Stored entries:
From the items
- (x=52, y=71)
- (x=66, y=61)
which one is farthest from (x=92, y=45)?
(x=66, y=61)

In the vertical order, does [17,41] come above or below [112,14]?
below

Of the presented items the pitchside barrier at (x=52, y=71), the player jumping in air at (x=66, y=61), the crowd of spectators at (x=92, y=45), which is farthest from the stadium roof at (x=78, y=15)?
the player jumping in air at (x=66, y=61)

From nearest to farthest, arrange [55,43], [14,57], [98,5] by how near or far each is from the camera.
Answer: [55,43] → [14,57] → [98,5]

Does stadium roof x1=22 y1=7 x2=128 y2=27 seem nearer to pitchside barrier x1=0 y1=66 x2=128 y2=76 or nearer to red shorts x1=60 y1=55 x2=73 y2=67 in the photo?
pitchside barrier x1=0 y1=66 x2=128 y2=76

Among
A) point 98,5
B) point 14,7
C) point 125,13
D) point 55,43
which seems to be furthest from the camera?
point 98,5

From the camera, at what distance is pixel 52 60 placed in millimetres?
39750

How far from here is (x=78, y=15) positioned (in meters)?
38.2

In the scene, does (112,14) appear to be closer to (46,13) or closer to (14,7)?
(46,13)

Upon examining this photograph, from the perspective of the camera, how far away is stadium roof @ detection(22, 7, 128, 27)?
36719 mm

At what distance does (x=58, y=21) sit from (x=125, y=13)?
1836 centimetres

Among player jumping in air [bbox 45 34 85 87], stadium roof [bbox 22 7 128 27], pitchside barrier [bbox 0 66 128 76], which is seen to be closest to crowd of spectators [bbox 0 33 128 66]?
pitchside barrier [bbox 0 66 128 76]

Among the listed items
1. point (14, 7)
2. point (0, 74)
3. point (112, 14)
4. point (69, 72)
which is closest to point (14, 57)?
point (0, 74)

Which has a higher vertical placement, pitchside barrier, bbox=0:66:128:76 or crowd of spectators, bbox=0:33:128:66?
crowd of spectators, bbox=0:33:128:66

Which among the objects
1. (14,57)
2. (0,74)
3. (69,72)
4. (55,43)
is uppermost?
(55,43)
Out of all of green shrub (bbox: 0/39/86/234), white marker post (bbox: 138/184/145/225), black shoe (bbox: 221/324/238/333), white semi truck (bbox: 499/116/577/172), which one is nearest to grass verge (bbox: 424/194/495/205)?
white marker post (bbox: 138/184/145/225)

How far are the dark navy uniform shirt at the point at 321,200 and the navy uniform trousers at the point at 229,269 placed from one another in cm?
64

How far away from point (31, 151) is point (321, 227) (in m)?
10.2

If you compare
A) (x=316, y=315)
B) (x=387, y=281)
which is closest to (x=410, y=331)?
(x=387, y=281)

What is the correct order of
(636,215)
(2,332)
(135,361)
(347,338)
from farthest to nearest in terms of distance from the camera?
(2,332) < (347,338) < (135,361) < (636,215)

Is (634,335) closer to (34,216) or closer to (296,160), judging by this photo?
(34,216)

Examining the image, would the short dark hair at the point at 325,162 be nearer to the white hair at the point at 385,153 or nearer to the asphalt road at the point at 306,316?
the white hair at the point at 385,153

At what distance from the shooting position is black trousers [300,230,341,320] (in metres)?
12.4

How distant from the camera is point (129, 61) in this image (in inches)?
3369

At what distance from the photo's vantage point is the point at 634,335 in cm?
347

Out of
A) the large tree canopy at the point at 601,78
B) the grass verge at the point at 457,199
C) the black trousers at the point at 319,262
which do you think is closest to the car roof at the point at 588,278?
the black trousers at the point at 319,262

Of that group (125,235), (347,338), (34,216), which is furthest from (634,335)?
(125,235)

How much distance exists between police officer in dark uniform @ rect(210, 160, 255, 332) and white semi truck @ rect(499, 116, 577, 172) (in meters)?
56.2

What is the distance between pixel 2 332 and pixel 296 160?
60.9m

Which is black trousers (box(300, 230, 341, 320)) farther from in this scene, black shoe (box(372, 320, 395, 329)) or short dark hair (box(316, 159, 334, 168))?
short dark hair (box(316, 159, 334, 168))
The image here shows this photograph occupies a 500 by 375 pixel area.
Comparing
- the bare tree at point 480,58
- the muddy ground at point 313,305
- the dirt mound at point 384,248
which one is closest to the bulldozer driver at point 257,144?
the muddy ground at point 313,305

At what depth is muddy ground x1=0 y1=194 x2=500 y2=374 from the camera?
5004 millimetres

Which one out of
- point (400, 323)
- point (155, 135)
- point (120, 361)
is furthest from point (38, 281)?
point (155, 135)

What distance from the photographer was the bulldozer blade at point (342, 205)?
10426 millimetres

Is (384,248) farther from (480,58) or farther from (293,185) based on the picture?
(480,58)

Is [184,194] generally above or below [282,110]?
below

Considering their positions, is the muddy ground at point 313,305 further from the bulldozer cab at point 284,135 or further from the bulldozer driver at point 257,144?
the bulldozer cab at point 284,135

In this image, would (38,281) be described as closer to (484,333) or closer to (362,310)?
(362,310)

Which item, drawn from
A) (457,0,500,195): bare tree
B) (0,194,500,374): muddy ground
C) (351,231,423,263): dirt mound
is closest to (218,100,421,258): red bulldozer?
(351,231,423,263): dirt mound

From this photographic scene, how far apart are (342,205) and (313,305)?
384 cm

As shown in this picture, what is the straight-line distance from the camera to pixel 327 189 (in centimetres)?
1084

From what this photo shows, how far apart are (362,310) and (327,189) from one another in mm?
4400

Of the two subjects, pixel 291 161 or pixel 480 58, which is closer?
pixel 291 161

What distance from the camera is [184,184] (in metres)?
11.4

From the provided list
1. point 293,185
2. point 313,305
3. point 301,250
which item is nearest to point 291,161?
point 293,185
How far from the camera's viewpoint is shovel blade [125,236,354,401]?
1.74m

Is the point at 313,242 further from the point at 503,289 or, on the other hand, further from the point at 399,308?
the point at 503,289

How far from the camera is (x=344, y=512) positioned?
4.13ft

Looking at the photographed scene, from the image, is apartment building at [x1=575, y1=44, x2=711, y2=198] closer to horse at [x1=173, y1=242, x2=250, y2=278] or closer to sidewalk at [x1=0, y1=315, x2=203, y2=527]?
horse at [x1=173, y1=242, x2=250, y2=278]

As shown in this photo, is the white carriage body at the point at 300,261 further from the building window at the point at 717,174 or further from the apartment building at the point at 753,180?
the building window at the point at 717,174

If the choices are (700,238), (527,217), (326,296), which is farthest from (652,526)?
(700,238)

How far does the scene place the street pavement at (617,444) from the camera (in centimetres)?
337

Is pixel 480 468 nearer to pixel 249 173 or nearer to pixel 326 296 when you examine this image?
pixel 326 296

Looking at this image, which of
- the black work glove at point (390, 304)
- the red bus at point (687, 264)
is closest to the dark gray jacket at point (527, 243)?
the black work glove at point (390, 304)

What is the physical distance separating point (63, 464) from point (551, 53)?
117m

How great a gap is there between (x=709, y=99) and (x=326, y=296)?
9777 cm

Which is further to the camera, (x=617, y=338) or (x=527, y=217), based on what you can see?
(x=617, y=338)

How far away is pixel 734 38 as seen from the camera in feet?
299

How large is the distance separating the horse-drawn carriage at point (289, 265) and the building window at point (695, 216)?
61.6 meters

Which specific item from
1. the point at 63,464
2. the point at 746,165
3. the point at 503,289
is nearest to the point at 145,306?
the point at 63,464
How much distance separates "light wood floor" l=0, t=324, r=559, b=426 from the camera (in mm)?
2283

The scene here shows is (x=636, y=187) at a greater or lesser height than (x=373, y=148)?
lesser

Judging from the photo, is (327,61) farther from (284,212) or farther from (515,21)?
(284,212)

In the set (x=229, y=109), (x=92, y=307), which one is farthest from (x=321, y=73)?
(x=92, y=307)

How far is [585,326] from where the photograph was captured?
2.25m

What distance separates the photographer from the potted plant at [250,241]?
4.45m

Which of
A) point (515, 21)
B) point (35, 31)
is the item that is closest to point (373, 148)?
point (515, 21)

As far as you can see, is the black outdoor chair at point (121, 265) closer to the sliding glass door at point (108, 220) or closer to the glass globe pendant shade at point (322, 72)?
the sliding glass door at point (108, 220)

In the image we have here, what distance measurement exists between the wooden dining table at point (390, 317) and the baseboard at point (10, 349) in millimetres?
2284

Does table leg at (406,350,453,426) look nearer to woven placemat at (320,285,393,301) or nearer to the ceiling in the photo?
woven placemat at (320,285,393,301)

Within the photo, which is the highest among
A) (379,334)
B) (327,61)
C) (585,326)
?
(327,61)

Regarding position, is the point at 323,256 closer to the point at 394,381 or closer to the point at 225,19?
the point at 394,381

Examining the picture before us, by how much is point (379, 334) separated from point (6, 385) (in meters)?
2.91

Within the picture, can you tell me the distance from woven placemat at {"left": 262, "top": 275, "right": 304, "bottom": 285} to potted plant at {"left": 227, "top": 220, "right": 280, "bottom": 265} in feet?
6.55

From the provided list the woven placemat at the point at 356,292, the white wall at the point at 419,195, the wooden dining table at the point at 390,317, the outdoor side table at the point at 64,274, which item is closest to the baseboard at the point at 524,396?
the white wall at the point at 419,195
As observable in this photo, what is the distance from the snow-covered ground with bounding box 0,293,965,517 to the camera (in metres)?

Instructions for the task: Every line from the one containing "Examining the picture" through the end of the data must be repeated exactly, and no other line.

Expected answer:
Examining the picture before us, by how much is point (379, 334) separated from point (6, 385) (in meters)?
2.91

Within the picture, can you tell me the distance from woven placemat at {"left": 262, "top": 275, "right": 304, "bottom": 285} to potted plant at {"left": 227, "top": 220, "right": 280, "bottom": 265} in feet?
6.55

From the provided list the woven placemat at the point at 356,292, the white wall at the point at 419,195, the wooden dining table at the point at 390,317, the outdoor side table at the point at 64,274, which item is closest to the baseboard at the point at 524,396?
the white wall at the point at 419,195
As observable in this photo, what is the distance from the snow-covered ground with bounding box 0,293,965,517 to the camera (in metres)?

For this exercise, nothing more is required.